### Page text
_ _ _ _ _

Barry Jenkins follows an escaped slave across the South in his adaptation of the Pulitzer Prize-winning novel for Amazon
Dir. Barry Jenkins. US. 2021. 10 episodes/limited series, 585 mins.
Barry Jenkins, the Oscar-winning director of Moonlight, brings all the exquisite natural beauty of that film and more to Amazon’s 10-part epic of slavery The Underground Railroad, a crossing point between this extraordinary visualist and the Pulitzer Prize-winning talents of novelist Colson Whitehead. The story of Cora (South African actor Thuso Mbedu), a slave seemingly abandoned by her mother on a brutal Georgia plantation, is not at all straightforward and, in fact, boasts mystical, fantastical elements: but Jenkins’ painterly visuals feel real, and every whip lash sparks terror. Jenkins has brought the big screen to the small here: the agony of Shoah, or Son Of Saul, to the series format which brought the world Roots in 1977, and a pain which screams through time and will never stop being heard.
Jenkins and Plan B are pushing the boundaries of television as entertainment in the streaming age
It’s a bold experiment in format, to cast Joel Edgerton as an obsessed, twisted Inspector Jalvert who will pursue Cora through the hell of Southern Reconstruction and back, and position the result on Amazon as a box set: Jenkins and Plan B are pushing the boundaries of television as entertainment in the streaming age. The story’s otherworldly element comes through turning The Underground Railroad, a network of real-life sympathisers who helped slaves to freedom, into a physical subterranean steam train which rides below the Southern states. But it proves no escape from reality for Cora or any of her fellow travellers – or, for that matter, the viewer, from the intensity of Colson Whitehead’s story.
(The Underground Railroad was dramatised in the 2016/2017 WGN series Underground, now cancelled.)
Years in the making, The Underground Railroad can feel unrelenting: despite the sun which blazes on the cotton pickers’ backs, it’s a series of baroque darkness and shadow lit by the gleaming lanterns of the rail network: two episodes are spent on the road in a Tennessee which is literally on fire. (Most episodes run slightly over 60 minutes, although two are shorter. The Underground Railroad is most certainly not binge-watching material.) A hugely effective score by Nicholas Britell seems to pulse with both fear and danger as Jenkins silhouettes his cast in heightened, photo-realistic tableaux. It’s the kind of authenticity which underscores what we all know, that even if Cora didn’t exist, this is true, and that hers is most likely a pilgrim’s progress with no ending.

_ _ _ _ _

### Supplied entries

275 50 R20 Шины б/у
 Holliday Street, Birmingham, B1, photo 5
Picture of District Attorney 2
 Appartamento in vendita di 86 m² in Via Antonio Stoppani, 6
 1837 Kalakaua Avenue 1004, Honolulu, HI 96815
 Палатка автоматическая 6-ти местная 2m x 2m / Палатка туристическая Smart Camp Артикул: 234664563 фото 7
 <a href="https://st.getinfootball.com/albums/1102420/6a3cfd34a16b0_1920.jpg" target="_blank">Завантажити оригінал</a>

_ _ _ _ _

### Apply what you read
A. In the review of The Underground Railroad, translate this sentence into Spanish: "A hugely effective score by Nicholas Britell seems to pulse with both fear and danger as Jenkins silhouettes his cast in heightened, photo-realistic tableaux."
B. According to the review of The Underground Railroad, which actor plays Cora?
C. Continue the review of The Underground Railroad from its last sentence.

### Responses for each task
A. Una banda sonora enormemente eficaz de Nicholas Britell parece latir a la vez de miedo y de peligro mientras Jenkins recorta a su reparto en silueta en cuadros vivos intensificados y fotorrealistas.

B. South African actor Thuso Mbedu.

C.
After ’Chapter 1: Georgia’, set on the cruel Randall plantation, which, like the last, is the brightest episode, Cora’s fate is confined to the shadows – like Anne Frank, she is even housed in an attic. The people she travels with, or encounters, are immediately thrown into peril by the fact that she has committed a crime which means she can never be freed. This culminates in some extraordinary sequences in which whole communities are threatened by Hellfire for her very presence. In Mdebu, Jenkins has found an actor of great presence but also of small stature: at times, she looks like a child, at others, like a woman her oppressors should fear.
The series opens with an arresting, bravura, disorientating sequence which traces the series forward and straight back again: two characters fall down a rope ladder into what looks like a mineshaft; a baby is born; people from the future stare at the camera and Cora stares back. Cesar (striking newcomer Aaron Pierre) asks Cora to escape from the Randall plantation with him – it’s barely a home for her anyway, given her mother has left and now she is to be evicted from her meagre dwelling (a building which, like the other shacks she will encounter on her road, becomes as much as a motif as the railroad itself).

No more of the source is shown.